Return all entries verbatim; skip any pictures.
[[ RECORDS PROVIDED, beginning ]]
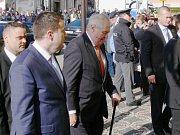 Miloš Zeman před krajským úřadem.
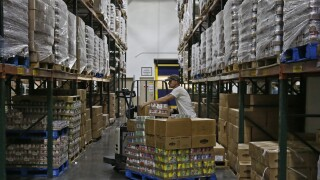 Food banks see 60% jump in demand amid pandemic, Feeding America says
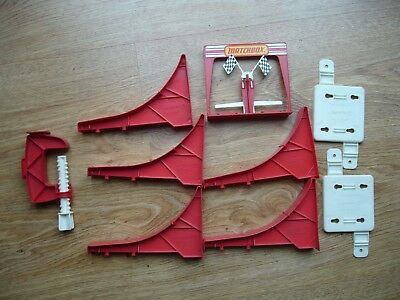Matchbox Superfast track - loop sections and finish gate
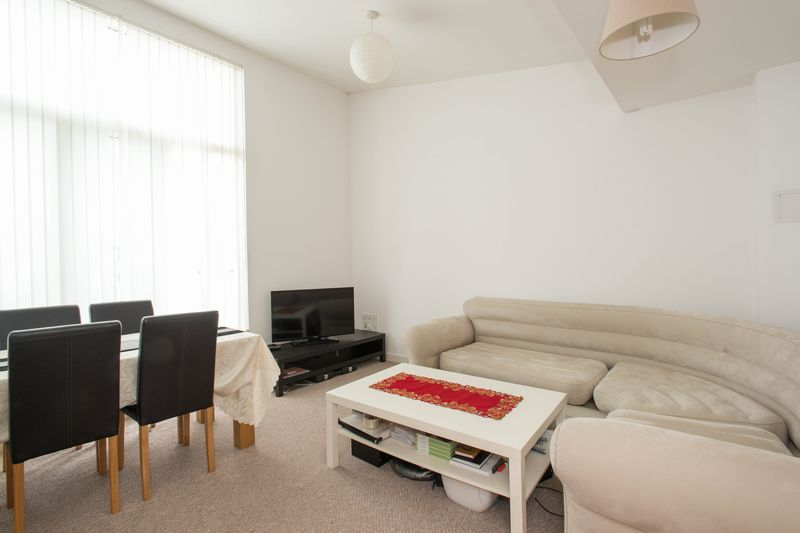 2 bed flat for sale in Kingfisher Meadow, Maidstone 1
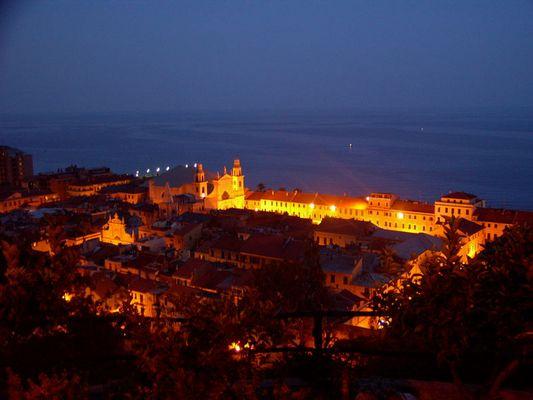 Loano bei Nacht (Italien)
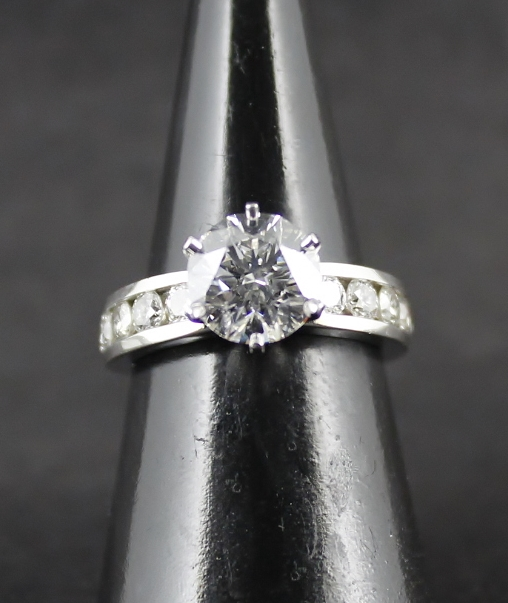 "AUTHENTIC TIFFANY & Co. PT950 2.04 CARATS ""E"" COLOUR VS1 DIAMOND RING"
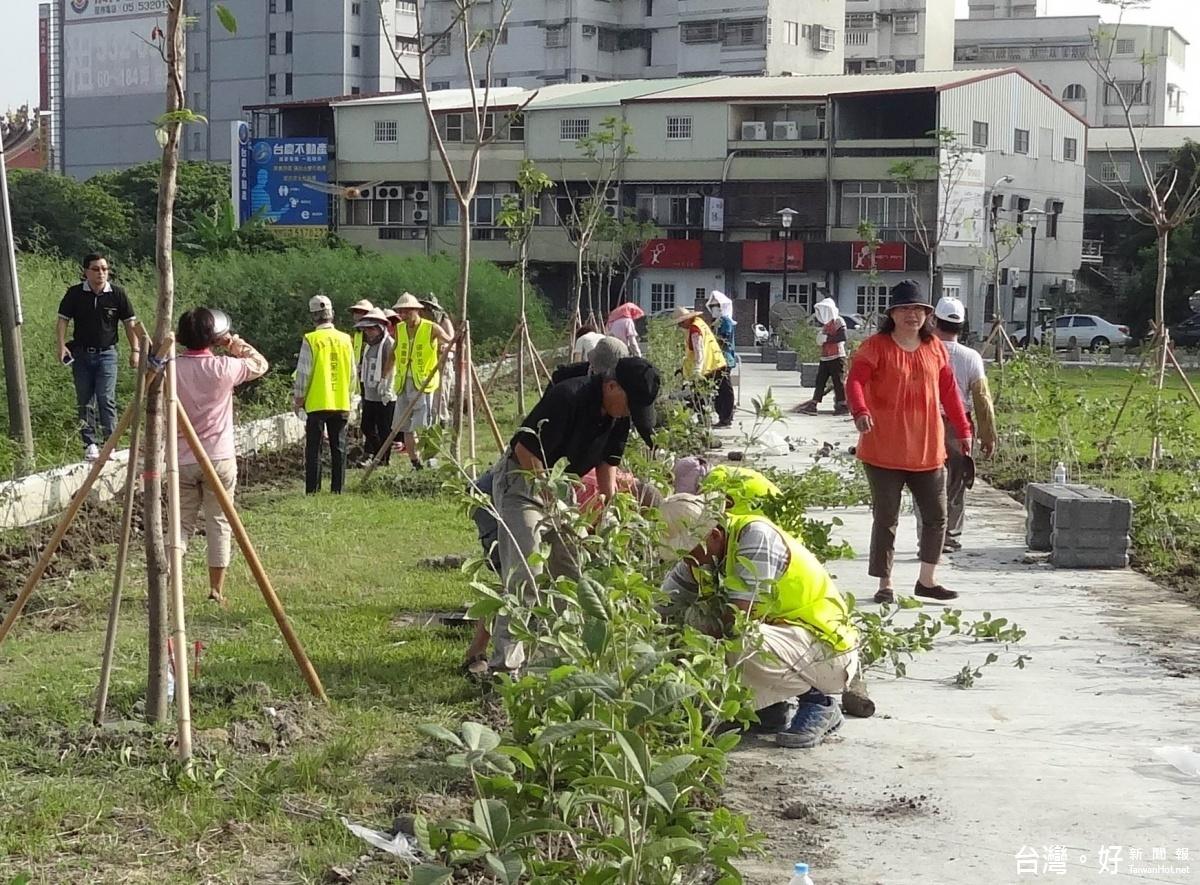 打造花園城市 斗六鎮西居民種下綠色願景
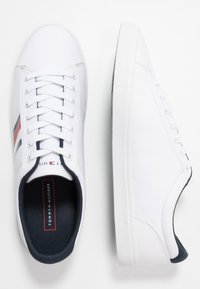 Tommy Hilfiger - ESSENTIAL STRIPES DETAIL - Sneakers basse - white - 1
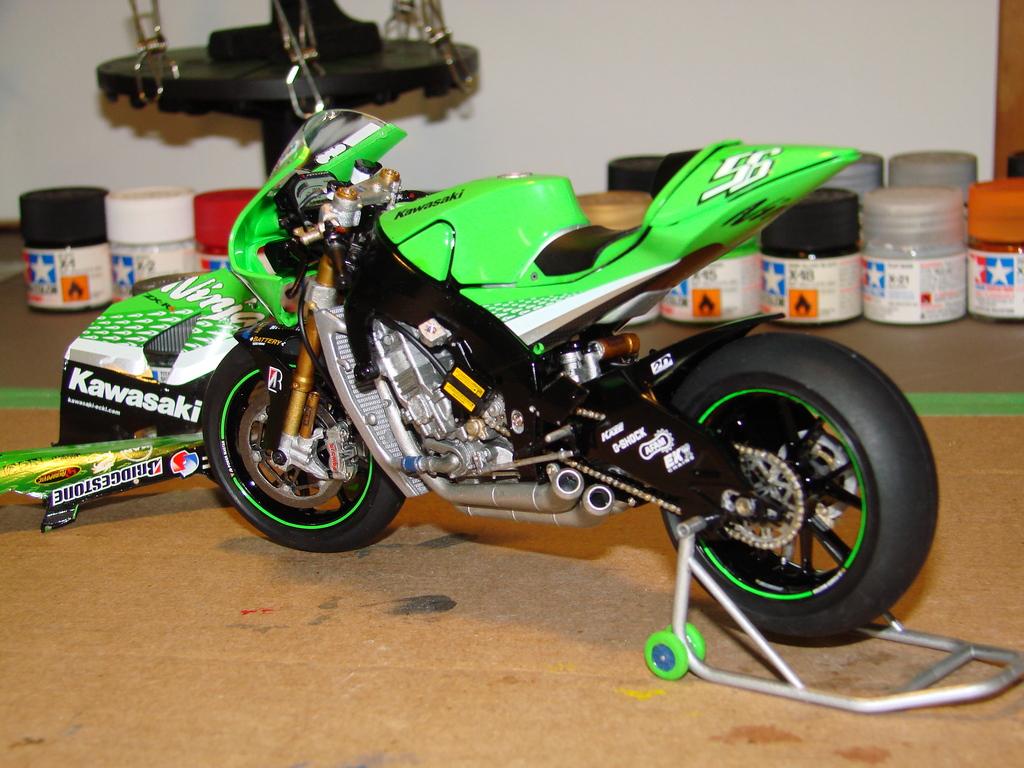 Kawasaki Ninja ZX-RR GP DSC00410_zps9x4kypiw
[[ RECORDS PROVIDED, end ]]
● SOLVED PROBLEM
 Miloš Zeman před krajským úřadem.
 Food banks see 60% jump in demand amid pandemic, Feeding America says
Matchbox Superfast track - loop sections and finish gate
 2 bed flat for sale in Kingfisher Meadow, Maidstone 1
 Loano bei Nacht (Italien)
 "AUTHENTIC TIFFANY & Co. PT950 2.04 CARATS ""E"" COLOUR VS1 DIAMOND RING"
 打造花園城市 斗六鎮西居民種下綠色願景
 Tommy Hilfiger - ESSENTIAL STRIPES DETAIL - Sneakers basse - white - 1
 Kawasaki Ninja ZX-RR GP DSC00410_zps9x4kypiw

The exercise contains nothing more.